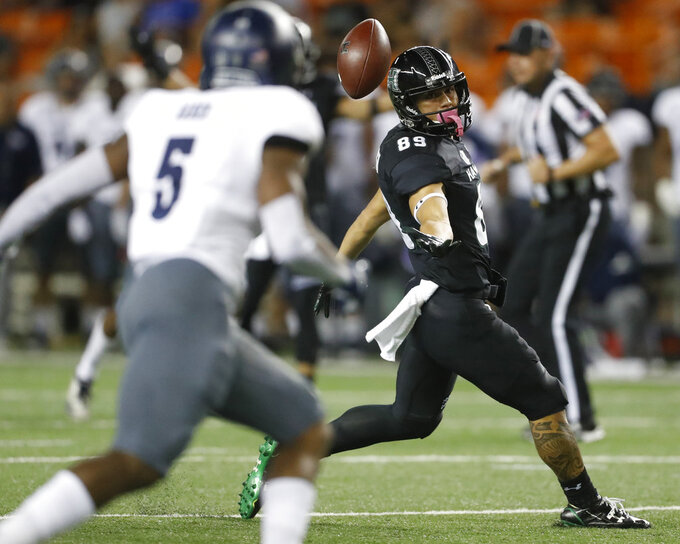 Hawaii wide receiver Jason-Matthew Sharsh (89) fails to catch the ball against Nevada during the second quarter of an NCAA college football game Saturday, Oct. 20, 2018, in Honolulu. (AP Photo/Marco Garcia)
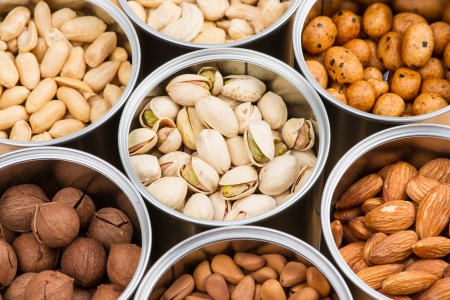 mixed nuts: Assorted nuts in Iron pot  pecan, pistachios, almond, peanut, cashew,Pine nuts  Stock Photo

--

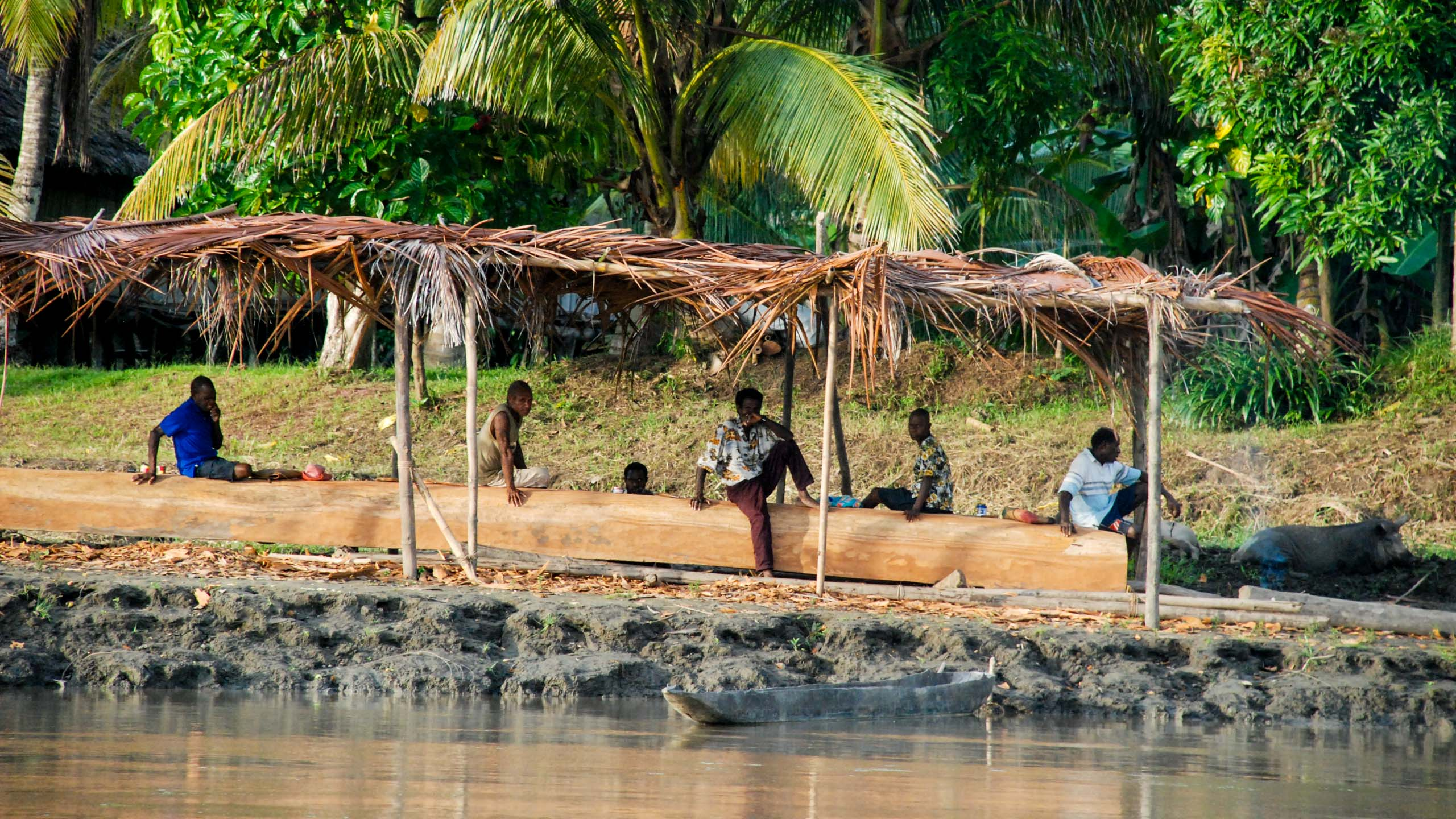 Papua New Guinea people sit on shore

---

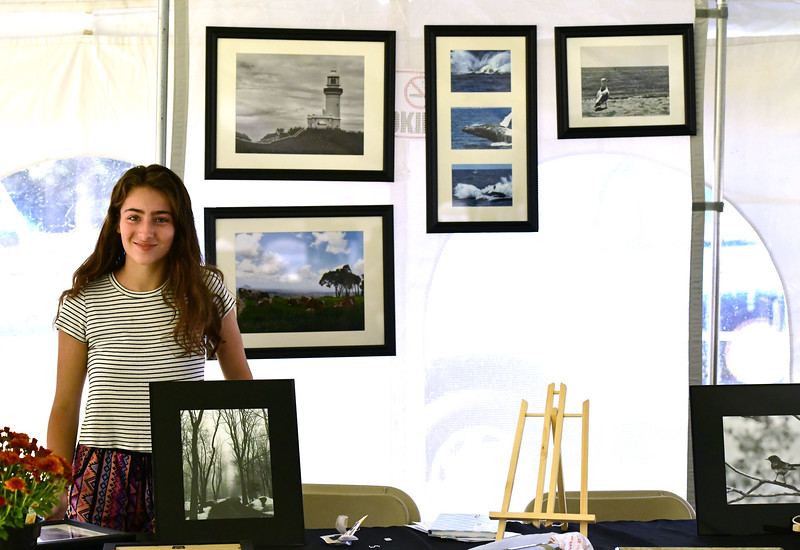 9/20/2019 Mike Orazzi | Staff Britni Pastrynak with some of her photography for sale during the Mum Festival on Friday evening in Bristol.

[Aim of the exercise]: In the listing above, find the line containing "Hawaii wide receiver" and the line containing "mixed nuts: Assorted", then write out both of them and every line between, exactly, with no pictures.

[Output of the exercise]:
 Hawaii wide receiver Jason-Matthew Sharsh (89) fails to catch the ball against Nevada during the second quarter of an NCAA college football game Saturday, Oct. 20, 2018, in Honolulu. (AP Photo/Marco Garcia)
 mixed nuts: Assorted nuts in Iron pot  pecan, pistachios, almond, peanut, cashew,Pine nuts  Stock Photo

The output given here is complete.